Por outro lado, neste momento, “a RDC é um estado falhado, numa situação de calamidade. Tudo o que devolvessemos seria roubado no dia seguinte ”. Mas no geral, Gryseels defende que uma boa parte da herança cultural africana deveria regressar aos países de origem, mas não a totalidade, nem as peças que foram adquiridas por meios legítimos. “É uma vergonha que tanta dessa herança esteja cá. Os objectos mais simbólicos devem ser devolvidos e também aqueles que foram pilhados. Mas acho que nenhum país africano quer a devolução de tudo. O primeiro passo será fornecer uma cópia dos nossos inventários.

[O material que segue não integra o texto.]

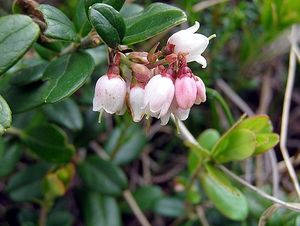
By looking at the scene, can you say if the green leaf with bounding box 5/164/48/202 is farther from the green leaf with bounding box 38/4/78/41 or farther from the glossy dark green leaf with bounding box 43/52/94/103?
the green leaf with bounding box 38/4/78/41

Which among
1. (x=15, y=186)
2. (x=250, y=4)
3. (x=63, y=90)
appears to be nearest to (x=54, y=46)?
(x=63, y=90)

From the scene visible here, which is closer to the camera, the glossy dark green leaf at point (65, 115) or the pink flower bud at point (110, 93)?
the pink flower bud at point (110, 93)

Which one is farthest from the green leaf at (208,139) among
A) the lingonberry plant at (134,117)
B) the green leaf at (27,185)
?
the green leaf at (27,185)

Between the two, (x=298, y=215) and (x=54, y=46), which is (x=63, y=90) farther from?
(x=298, y=215)

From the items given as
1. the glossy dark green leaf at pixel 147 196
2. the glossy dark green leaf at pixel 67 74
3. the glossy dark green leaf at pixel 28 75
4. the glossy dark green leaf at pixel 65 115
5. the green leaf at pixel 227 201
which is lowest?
the glossy dark green leaf at pixel 147 196

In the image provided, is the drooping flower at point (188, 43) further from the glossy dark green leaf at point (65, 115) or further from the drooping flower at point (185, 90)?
the glossy dark green leaf at point (65, 115)

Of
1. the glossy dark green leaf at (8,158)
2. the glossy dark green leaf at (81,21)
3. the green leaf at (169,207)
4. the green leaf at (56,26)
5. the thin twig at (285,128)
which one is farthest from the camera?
the green leaf at (169,207)

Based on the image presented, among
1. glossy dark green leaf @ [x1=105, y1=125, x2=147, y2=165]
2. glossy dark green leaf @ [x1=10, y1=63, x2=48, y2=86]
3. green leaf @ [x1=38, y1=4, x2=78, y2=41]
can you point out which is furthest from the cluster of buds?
glossy dark green leaf @ [x1=105, y1=125, x2=147, y2=165]

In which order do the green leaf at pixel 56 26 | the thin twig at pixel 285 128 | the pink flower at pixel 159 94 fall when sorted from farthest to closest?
1. the thin twig at pixel 285 128
2. the green leaf at pixel 56 26
3. the pink flower at pixel 159 94
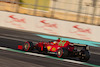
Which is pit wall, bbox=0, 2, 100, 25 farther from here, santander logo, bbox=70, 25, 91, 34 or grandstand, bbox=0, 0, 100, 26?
santander logo, bbox=70, 25, 91, 34

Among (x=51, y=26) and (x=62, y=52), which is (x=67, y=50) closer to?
(x=62, y=52)

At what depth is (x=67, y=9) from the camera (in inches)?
940

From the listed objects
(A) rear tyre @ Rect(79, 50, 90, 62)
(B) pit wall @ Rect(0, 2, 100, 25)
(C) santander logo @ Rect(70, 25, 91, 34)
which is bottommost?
(A) rear tyre @ Rect(79, 50, 90, 62)

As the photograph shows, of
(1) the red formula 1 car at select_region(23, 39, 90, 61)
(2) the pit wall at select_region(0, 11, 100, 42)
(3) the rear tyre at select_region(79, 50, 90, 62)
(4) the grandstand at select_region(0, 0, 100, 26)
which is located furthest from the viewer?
(4) the grandstand at select_region(0, 0, 100, 26)

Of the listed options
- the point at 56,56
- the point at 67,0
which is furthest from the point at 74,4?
the point at 56,56

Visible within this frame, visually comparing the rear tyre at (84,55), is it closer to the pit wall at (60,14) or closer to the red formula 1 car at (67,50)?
the red formula 1 car at (67,50)

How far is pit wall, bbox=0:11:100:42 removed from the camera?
1734cm

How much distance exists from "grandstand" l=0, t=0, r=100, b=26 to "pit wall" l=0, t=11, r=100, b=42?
2.58 meters

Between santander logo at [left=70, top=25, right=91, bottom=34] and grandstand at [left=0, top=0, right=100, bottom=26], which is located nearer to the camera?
santander logo at [left=70, top=25, right=91, bottom=34]

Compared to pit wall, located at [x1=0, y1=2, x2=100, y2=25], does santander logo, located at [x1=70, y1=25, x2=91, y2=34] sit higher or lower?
lower

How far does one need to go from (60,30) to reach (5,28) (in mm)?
4503

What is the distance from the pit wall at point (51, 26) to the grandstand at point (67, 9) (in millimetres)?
2584

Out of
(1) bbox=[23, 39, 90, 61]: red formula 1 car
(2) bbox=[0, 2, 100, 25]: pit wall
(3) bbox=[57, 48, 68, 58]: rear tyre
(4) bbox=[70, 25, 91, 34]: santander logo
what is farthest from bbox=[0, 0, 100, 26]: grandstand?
(3) bbox=[57, 48, 68, 58]: rear tyre

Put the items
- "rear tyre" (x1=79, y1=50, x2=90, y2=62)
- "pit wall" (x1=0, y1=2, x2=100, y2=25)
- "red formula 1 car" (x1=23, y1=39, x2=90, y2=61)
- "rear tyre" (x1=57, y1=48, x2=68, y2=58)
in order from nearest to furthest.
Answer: "rear tyre" (x1=57, y1=48, x2=68, y2=58) < "red formula 1 car" (x1=23, y1=39, x2=90, y2=61) < "rear tyre" (x1=79, y1=50, x2=90, y2=62) < "pit wall" (x1=0, y1=2, x2=100, y2=25)
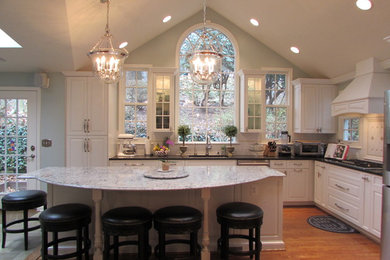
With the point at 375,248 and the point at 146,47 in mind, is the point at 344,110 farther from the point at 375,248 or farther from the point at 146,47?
the point at 146,47

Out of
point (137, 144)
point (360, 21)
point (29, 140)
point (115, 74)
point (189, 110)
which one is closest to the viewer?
point (115, 74)

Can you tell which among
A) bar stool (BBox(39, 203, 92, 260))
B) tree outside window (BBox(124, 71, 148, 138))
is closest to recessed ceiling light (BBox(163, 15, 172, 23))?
tree outside window (BBox(124, 71, 148, 138))

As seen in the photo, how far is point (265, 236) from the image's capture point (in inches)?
123

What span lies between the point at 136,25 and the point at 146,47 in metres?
0.90

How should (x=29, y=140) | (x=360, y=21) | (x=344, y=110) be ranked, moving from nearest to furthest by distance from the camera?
(x=360, y=21), (x=344, y=110), (x=29, y=140)

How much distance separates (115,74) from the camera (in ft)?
9.25

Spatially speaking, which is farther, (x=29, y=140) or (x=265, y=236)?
(x=29, y=140)

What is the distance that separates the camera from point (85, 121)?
4531 mm

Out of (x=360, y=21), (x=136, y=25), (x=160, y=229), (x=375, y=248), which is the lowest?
(x=375, y=248)

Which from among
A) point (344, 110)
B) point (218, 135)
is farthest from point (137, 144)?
point (344, 110)

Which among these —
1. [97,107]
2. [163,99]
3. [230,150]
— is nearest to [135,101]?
[163,99]

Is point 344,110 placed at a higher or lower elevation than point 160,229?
higher

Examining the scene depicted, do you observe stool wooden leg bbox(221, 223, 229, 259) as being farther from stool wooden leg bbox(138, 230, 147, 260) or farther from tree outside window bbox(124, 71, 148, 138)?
tree outside window bbox(124, 71, 148, 138)

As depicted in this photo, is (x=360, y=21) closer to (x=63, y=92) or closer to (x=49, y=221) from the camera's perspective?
(x=49, y=221)
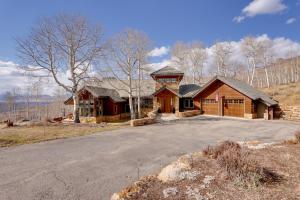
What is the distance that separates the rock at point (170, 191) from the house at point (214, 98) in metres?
Result: 21.5

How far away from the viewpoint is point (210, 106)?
27.7 meters

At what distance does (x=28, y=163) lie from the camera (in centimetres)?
878

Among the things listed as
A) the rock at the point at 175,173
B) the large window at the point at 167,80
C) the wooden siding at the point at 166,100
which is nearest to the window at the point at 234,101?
the wooden siding at the point at 166,100

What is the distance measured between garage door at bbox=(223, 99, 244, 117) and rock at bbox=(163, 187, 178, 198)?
73.5ft

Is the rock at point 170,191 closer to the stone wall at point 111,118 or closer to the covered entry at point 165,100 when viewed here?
the stone wall at point 111,118

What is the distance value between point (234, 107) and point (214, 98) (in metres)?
2.79

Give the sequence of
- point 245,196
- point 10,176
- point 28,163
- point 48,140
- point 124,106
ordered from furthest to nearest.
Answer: point 124,106 < point 48,140 < point 28,163 < point 10,176 < point 245,196

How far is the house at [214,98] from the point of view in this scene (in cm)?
2425

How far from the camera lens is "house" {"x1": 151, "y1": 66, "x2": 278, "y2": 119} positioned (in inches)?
955

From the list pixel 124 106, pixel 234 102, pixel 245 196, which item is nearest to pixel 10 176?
pixel 245 196

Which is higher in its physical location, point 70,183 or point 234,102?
point 234,102

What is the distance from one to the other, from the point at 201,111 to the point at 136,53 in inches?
469

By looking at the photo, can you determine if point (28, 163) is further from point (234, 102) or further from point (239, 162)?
point (234, 102)

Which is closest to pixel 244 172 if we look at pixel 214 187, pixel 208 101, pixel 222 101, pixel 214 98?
pixel 214 187
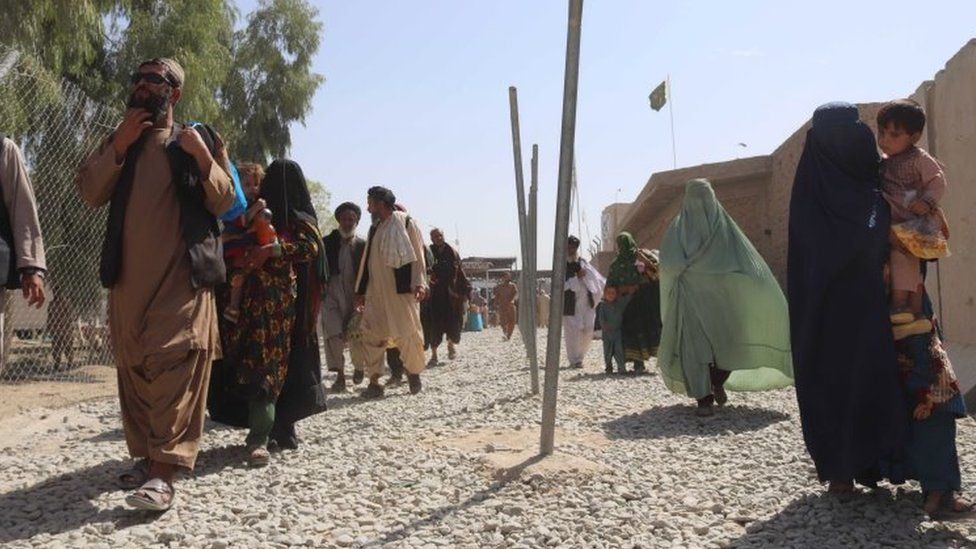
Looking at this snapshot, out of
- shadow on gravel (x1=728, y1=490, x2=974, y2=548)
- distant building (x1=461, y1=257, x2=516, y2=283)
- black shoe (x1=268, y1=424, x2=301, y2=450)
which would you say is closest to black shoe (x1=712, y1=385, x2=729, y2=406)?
shadow on gravel (x1=728, y1=490, x2=974, y2=548)

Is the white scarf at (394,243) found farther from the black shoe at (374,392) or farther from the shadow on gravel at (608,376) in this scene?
the shadow on gravel at (608,376)

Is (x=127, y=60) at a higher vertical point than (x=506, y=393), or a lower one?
higher

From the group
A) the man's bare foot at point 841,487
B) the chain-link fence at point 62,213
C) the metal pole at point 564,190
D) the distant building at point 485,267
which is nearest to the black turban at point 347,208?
the chain-link fence at point 62,213

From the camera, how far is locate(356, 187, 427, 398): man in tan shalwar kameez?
747 centimetres

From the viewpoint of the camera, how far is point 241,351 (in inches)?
179

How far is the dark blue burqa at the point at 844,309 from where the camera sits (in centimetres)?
346

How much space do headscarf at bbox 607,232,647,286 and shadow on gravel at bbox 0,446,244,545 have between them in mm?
5379

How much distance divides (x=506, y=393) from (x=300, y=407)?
Result: 3.10 m

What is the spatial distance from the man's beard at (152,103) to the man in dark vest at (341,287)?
13.5ft

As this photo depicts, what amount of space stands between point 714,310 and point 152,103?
3777 mm

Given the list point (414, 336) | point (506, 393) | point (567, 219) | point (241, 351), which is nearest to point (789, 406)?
point (506, 393)

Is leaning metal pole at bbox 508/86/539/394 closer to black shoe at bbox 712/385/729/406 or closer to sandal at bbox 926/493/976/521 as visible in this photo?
black shoe at bbox 712/385/729/406

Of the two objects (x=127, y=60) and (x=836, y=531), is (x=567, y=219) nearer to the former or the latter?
(x=836, y=531)

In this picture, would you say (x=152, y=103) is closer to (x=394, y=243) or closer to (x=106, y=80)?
(x=394, y=243)
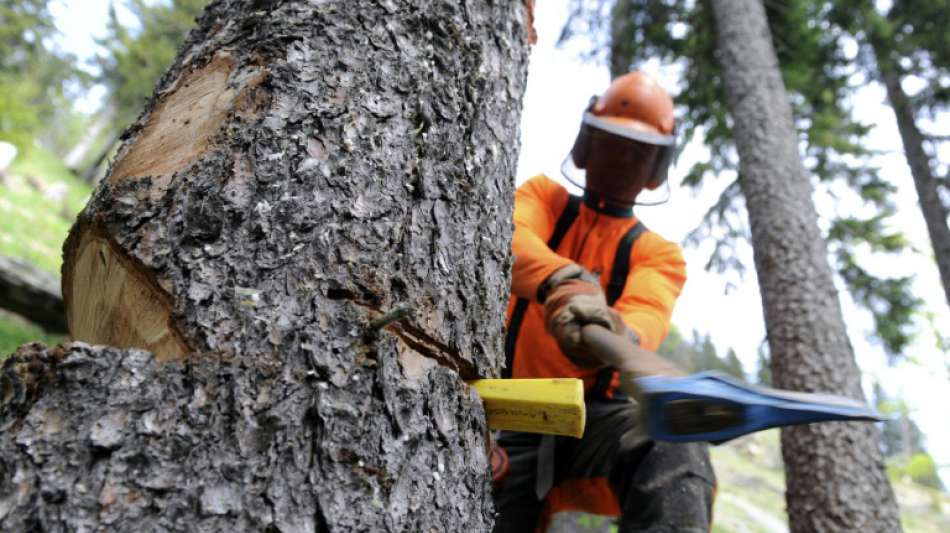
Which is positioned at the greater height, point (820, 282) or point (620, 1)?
point (620, 1)

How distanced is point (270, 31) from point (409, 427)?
860mm

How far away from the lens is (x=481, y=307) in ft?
4.21

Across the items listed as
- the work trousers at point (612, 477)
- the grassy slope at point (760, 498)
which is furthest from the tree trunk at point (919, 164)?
the work trousers at point (612, 477)

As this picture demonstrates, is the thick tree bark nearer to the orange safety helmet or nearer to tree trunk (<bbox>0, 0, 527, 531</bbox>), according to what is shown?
the orange safety helmet

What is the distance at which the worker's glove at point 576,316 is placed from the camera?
2.01m

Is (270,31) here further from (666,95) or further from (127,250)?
(666,95)

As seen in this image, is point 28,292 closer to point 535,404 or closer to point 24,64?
point 24,64

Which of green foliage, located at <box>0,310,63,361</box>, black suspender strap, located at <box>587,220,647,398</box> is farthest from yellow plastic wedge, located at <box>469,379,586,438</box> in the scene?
green foliage, located at <box>0,310,63,361</box>

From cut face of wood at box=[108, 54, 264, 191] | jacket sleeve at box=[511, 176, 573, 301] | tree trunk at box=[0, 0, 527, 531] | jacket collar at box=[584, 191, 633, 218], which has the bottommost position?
jacket collar at box=[584, 191, 633, 218]

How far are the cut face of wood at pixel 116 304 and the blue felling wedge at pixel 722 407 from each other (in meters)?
0.95

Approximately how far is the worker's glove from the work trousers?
0.92ft

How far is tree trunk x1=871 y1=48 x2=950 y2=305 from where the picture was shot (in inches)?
320

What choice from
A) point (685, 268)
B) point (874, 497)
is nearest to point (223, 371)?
point (685, 268)

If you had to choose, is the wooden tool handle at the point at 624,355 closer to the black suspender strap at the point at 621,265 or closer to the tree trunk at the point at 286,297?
the tree trunk at the point at 286,297
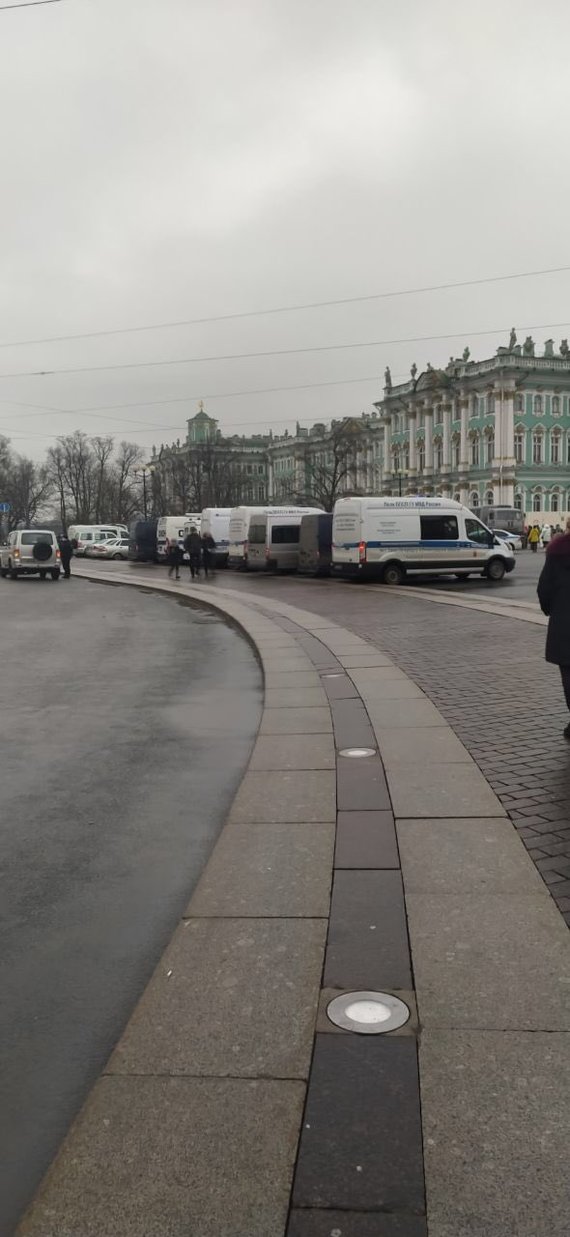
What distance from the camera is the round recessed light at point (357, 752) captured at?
6297 millimetres

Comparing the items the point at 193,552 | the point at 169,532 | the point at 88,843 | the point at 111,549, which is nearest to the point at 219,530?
the point at 193,552

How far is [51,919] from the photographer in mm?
3863

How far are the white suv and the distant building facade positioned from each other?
178ft

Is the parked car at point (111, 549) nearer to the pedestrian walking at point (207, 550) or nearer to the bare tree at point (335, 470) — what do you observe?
the bare tree at point (335, 470)

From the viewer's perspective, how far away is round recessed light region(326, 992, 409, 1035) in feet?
9.25

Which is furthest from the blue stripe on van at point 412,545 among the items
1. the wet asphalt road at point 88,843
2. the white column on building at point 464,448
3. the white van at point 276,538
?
the white column on building at point 464,448

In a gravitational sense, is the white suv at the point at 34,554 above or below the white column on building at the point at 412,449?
below

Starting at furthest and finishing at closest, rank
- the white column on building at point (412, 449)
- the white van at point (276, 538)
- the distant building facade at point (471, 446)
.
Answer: the white column on building at point (412, 449)
the distant building facade at point (471, 446)
the white van at point (276, 538)

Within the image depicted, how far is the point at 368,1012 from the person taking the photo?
2906 mm

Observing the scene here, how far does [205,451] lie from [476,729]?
8594 cm

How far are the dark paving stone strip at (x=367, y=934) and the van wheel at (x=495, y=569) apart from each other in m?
24.0

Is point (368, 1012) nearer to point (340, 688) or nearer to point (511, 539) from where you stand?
point (340, 688)

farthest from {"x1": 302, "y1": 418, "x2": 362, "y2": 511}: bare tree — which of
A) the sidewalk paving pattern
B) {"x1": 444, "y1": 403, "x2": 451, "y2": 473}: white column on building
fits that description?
the sidewalk paving pattern

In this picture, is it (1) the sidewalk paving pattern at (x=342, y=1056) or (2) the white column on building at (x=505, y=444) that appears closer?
(1) the sidewalk paving pattern at (x=342, y=1056)
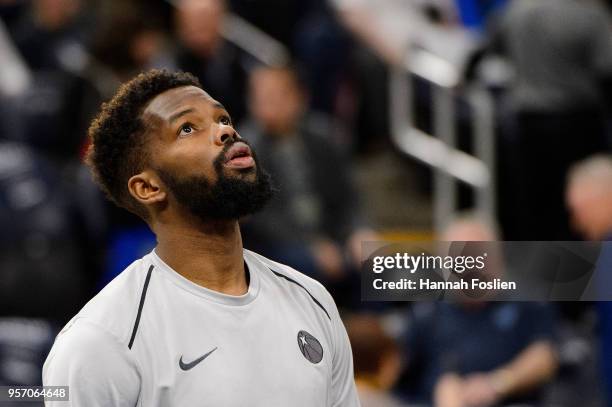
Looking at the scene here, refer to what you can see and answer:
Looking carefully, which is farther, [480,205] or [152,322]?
[480,205]

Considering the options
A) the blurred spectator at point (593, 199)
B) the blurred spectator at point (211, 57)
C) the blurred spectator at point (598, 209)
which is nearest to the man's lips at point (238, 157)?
the blurred spectator at point (598, 209)

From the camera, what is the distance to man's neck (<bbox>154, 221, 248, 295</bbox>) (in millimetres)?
2615

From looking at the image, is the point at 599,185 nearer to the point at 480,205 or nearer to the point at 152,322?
the point at 480,205

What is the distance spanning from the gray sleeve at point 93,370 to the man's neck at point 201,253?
0.94 feet

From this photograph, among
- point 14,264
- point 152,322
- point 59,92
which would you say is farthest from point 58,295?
point 152,322

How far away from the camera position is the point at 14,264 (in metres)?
5.55

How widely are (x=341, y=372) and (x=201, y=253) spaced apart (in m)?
0.41

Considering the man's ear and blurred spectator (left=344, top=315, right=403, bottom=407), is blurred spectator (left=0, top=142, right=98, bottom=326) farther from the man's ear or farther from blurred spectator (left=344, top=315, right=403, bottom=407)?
the man's ear

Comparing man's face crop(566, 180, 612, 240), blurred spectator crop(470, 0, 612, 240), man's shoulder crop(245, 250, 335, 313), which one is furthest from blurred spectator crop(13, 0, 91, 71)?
man's shoulder crop(245, 250, 335, 313)

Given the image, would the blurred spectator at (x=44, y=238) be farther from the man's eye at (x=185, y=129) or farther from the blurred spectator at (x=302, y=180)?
the man's eye at (x=185, y=129)

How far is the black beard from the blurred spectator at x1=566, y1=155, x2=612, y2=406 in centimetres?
253

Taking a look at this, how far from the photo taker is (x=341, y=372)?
8.87ft

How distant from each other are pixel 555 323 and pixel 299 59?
9.26 feet

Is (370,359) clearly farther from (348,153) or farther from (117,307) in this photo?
(348,153)
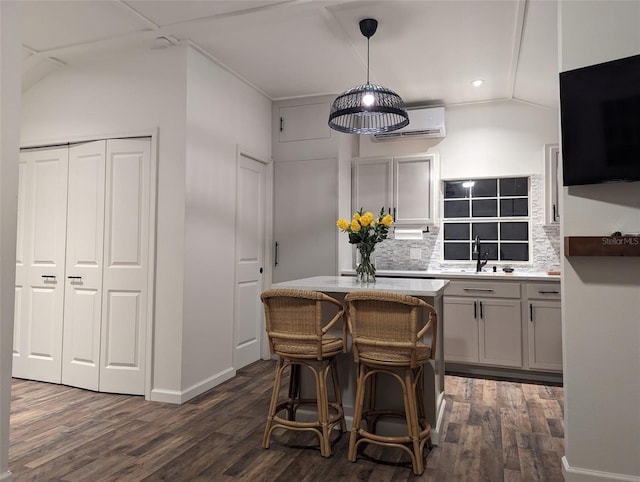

No ano passado, o director do museu do Ruanda , que era o responsável da comissão que estava a identificar a herança cultural do Ruanda na Europa dizia-me que nem sabia onde começar. Não sabia onde estava o quê. Umas pessoas dizem que está na Alemanha outras que está no Vaticano.”

A ambição do ‘último museu colonial do mundo’ é a de passar a ser visto como a primeira instituição de vanguarda no conhecimento e investigação sobre África, e passar de exemplo sobre o que não devia ter sido feito a exemplo de tudo o que poderá o futuro trazer.